Every line with "BETTER" in it should be copied from the data.

+---+

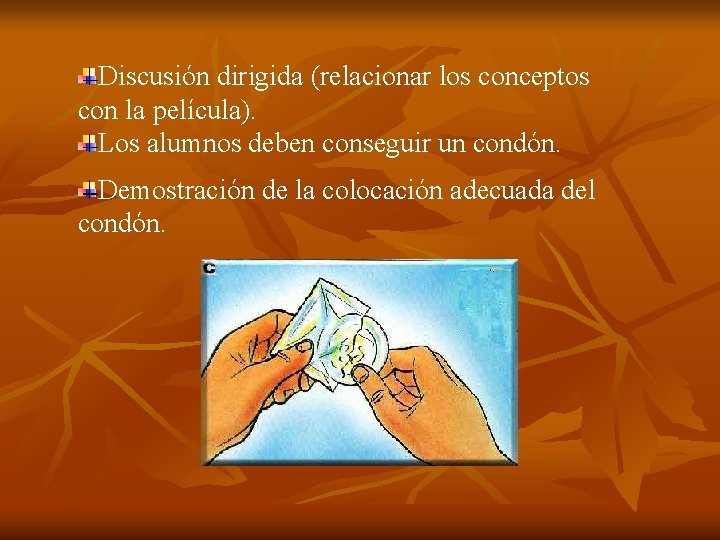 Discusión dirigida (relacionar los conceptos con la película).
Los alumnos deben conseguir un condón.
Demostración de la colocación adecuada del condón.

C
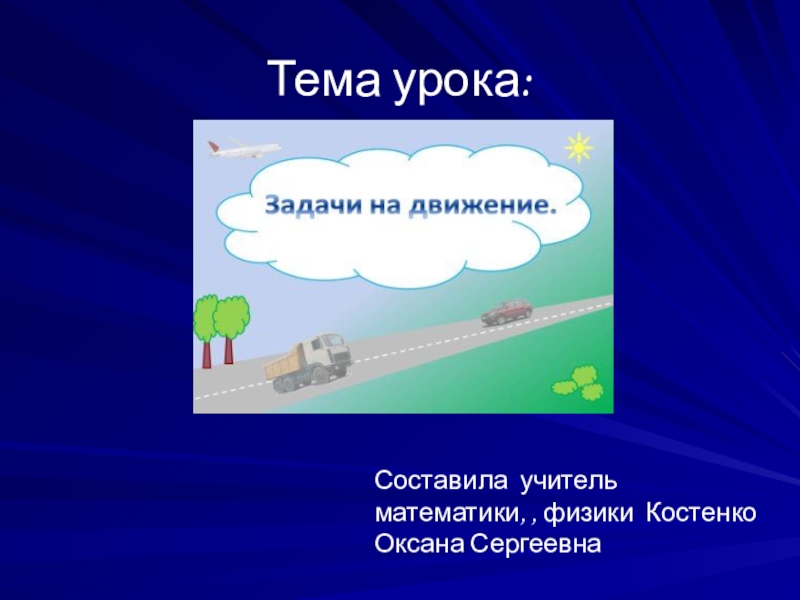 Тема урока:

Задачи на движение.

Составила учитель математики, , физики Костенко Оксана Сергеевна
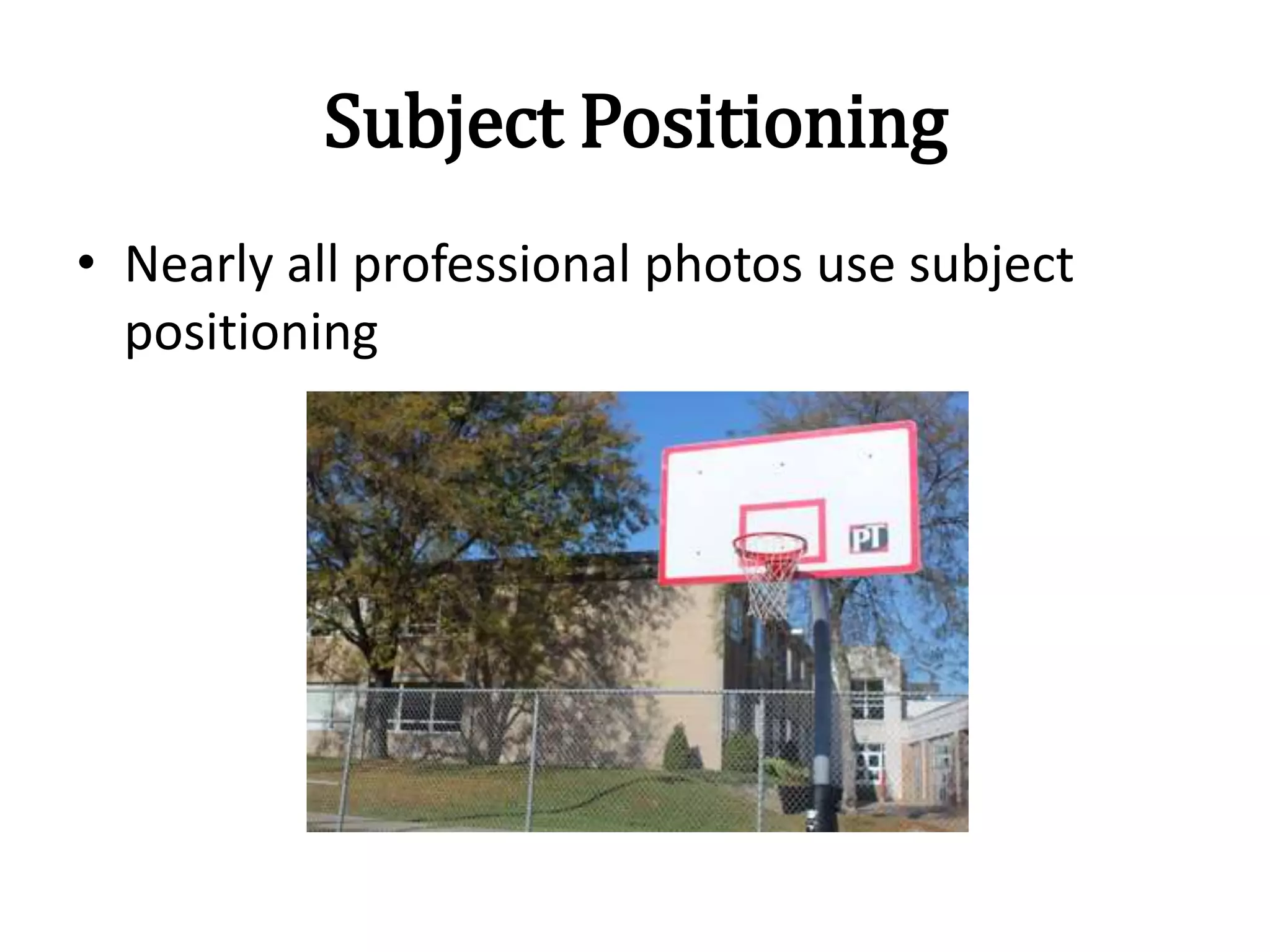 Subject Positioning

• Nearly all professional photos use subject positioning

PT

+---+

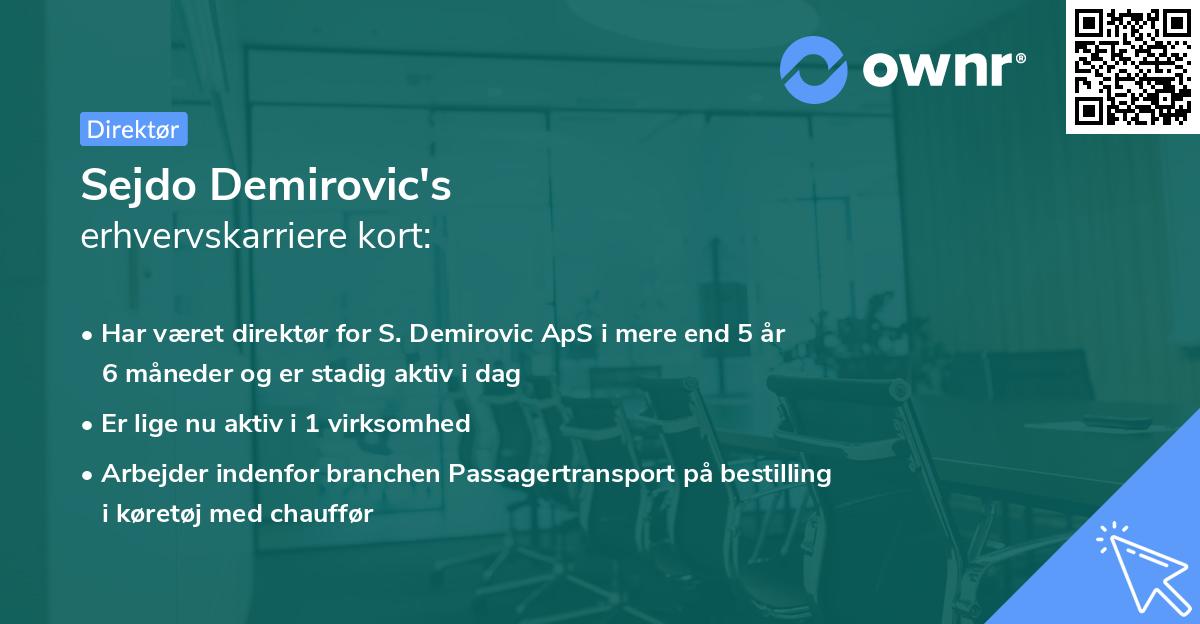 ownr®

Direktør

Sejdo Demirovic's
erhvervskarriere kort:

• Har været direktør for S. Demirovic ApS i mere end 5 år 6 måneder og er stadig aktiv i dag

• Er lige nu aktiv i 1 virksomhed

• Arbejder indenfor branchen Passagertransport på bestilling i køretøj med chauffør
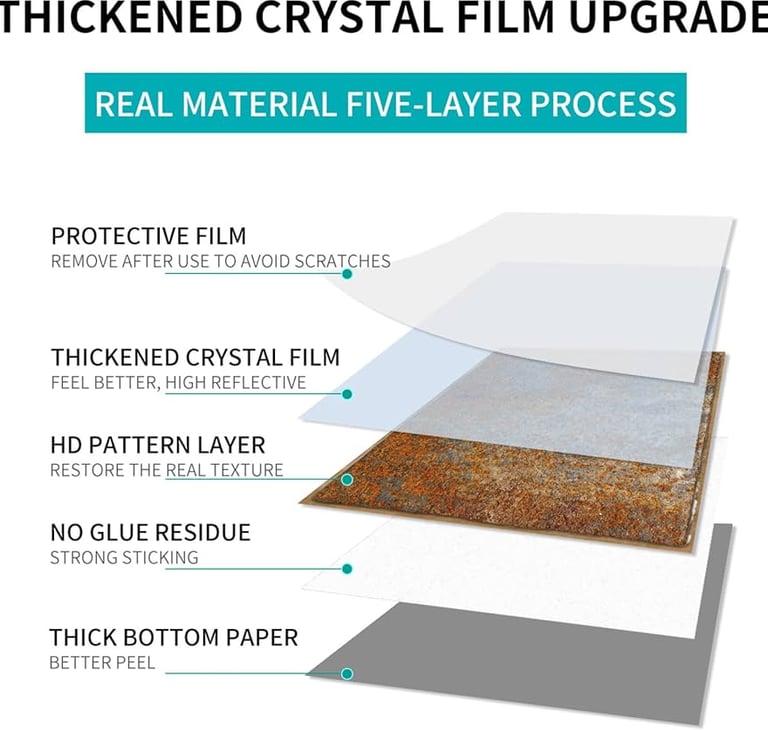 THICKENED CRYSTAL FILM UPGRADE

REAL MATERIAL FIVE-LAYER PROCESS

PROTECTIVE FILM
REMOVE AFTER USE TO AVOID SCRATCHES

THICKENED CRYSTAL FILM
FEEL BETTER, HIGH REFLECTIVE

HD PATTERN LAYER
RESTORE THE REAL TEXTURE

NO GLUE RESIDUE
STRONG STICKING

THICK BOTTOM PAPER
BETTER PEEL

+---+

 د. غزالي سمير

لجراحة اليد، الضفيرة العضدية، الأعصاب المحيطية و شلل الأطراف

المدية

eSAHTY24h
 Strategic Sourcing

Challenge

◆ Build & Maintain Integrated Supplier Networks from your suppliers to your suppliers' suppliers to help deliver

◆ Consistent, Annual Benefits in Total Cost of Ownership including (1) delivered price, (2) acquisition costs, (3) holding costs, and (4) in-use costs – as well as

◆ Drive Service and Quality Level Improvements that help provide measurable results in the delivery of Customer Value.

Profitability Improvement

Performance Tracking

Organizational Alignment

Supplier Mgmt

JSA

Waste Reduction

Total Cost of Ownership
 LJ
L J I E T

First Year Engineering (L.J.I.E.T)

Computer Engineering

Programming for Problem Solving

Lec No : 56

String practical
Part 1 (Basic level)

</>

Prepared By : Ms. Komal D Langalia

+---+

--- SOLUTION TO THIS EXERCISE ---
FEEL BETTER, HIGH REFLECTIVE
BETTER PEEL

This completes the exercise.